An alternative for sites that have not made 64-bit desktop workstations a standard is to purchase one such machine as a front end machine with Microsoft 2008 HPC Server installed. Users can then RDP insto this machine and launch FLUENT.
NOTE: This should work but ONLY if the machine you are running Remote Desktop Connection to has a high-end, certified graphics card with a certified driver.
If you are running via Remote Desktop Connection the default driver that FLUENT will use is the Microsoft Windows driver.
If you do run into graphics issues check which driver FLUENT is using.
fluent --fluent_options "-driver opengl"
NOTE: Compiling and Loading UDFs requires that you have a supported Microsoft Compiler installed. For more information about supported compilers visit this FAQ for more information. http://www.fluentusers.com/support/installation/winfaq/udf_par.htm
Though the usage described previously is recommended as an initial starting point for running FLUENT with the Microsoft Job Scheduler, there are further options provided to meet your specific needs. FLUENT allows you to do any of the following with the Microsoft Job Scheduler.
You can submit FLUENT jobs using the Microsoft Job Scheduler by using the -ccp flag in the FLUENT startup command.
Open up a command prompt and CD to the directory where your case and data file is located and type:
fluent 3d -ccp headnode –tnprocs
You can request resources but delay the launching of FLUENT until the actual resources are allocated.
This method must be used if you have 32-bit client machines and want to run the 64-bit version of FLUENT on a 64-bit Windows cluster. You will need to have a journal file in order to run in batch mode. To learn more about journal files see the section called “Journal Files”.
Share your working directory and make sure that you all nodes have “Full Control” permissions.
Open up a command prompt and browse to your working directory and type:
job submit /scheduler:head-node-name /numprocessors:4 /workdir:\\Working \\headnode\fluent\ntbin\win64\fluent.exe 3d -t4 -i journal_file.jou
Where headnode is the computer name of the headnode and numprocessors is the number of processors you want to allocate. (In the above example you have asked for 4 processors to be allocated).
Where 3d is the version of FLUENT you wish to use. You can choose 2d, 3d, 2ddp, or 3ddp, dp meaning double precision.
Where –t# has to be equal to or less than numprocessors:#
Where journal_file.jou is your actual journal file name.
You can use job templates to define sets of customized job submission policies. With job templates, administrators can effectively limit the types of jobs coming into the cluster, while also providing default values that aid users who are unfamiliar with the HPC Job Scheduler Service terminology. Because the job template provides default values, users can even submit jobs without specifying any job properties. For more information refer to the Getting Started Guide for Windows HPC Server 2008 at http://technet.microsoft.com/en-us/library/cc793950.aspx. This guide is also available with the installation files for Microsoft® HPC Pack 2008 (HPCGettingStarted.rtf, in the root folder).

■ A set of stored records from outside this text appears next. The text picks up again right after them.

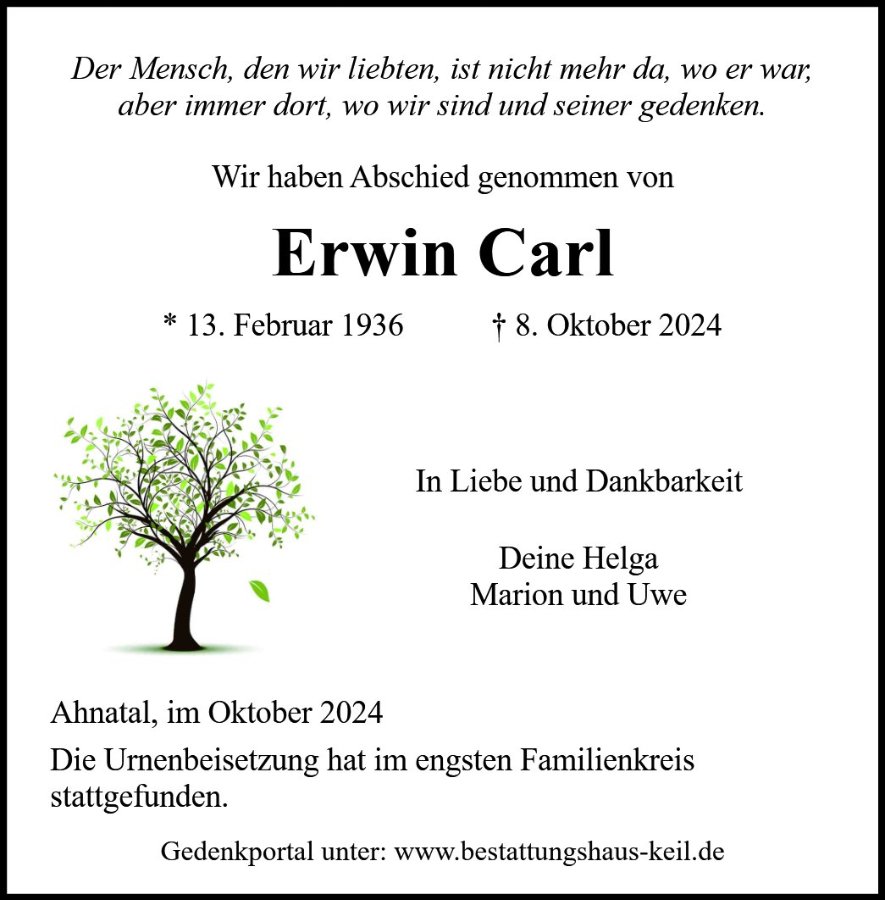 Der Mensch, den wir liebten, ist nicht mehr da, wo er war, aber immer dort, wo wir sind und seiner gedenken.

Wir haben Abschied genommen von

Erwin Carl

* 13. Februar 1936 † 8. Oktober 2024

In Liebe und Dankbarkeit

Deine Helga
Marion und Uwe

Ahnatal, im Oktober 2024

Die Urnenbeisetzung hat im engsten Familienkreis stattgefunden.

Gedenkportal unter: www.bestattungshaus-keil.de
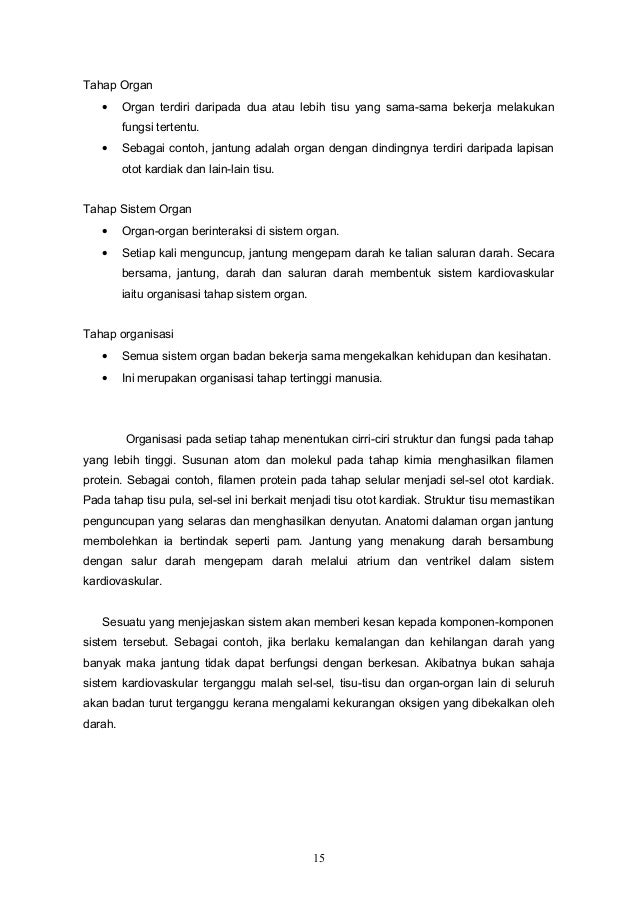 Tahap Organ

• Organ terdiri daripada dua atau lebih tisu yang sama-sama bekerja melakukan fungsi tertentu.
• Sebagai contoh, jantung adalah organ dengan dindingnya terdiri daripada lapisan otot kardiak dan lain-lain tisu.

Tahap Sistem Organ

• Organ-organ berinteraksi di sistem organ.
• Setiap kali menguncup, jantung mengepam darah ke talian saluran darah. Secara bersama, jantung, darah dan saluran darah membentuk sistem kardiovaskular iaitu organisasi tahap sistem organ.

Tahap organisasi

• Semua sistem organ badan bekerja sama mengekalkan kehidupan dan kesihatan.
• Ini merupakan organisasi tahap tertinggi manusia.

Organisasi pada setiap tahap menentukan cirri-ciri struktur dan fungsi pada tahap yang lebih tinggi. Susunan atom dan molekul pada tahap kimia menghasilkan filamen protein. Sebagai contoh, filamen protein pada tahap selular menjadi sel-sel otot kardiak. Pada tahap tisu pula, sel-sel ini berkait menjadi tisu otot kardiak. Struktur tisu memastikan penguncupan yang selaras dan menghasilkan denyutan. Anatomi dalaman organ jantung membolehkan ia bertindak seperti pam. Jantung yang menakung darah bersambung dengan salur darah mengepam darah melalui atrium dan ventrikel dalam sistem kardiovaskular.

Sesuatu yang menjejaskan sistem akan memberi kesan kepada komponen-komponen sistem tersebut. Sebagai contoh, jika berlaku kemalangan dan kehilangan darah yang banyak maka jantung tidak dapat berfungsi dengan berkesan. Akibatnya bukan sahaja sistem kardiovaskular terganggu malah sel-sel, tisu-tisu dan organ-organ lain di seluruh akan badan turut terganggu kerana mengalami kekurangan oksigen yang dibekalkan oleh darah.

15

NOTE: Job and Node templates do not work inside of Workbench. This issue has been fixed in R13.
You can specify which nodes, sockets or cores to run on by selecting the option on the Scheduler tab for Cores, Sockets, or Nodes. See the table below for examples.
|If you choose 2 Cores it will spawn 1 core on one node and 1 core on another node.|
|If you choose 2 Sockets it will spawn 2 cores on 1 node.|
|If you choose 2 Nodes it will spawn on ALL cores on 2 available nodes. NOTE: No other jobs or tasks can be started on that node, so it's quite similar to using the task Exclusive property.|
In the Environment tab in the FLUENT GUI add the following environment variable
CCP_NODES=%CCP_NODES% -cores # (where # is the number of cores you want to use on each node). For example, if you were to choose CCP_NODES=%CCP_NODES% -cores 4 it would spawn 4 cores on each of the nodes. NOTE: No other jobs or tasks can be started on the nodes, so it's quite similar to using the task Exclusive property.
In general, the rule is:
Use core allocation if the application is CPU intensive; the more processors you can throw at it the better! (FLUENT is CPU intensive)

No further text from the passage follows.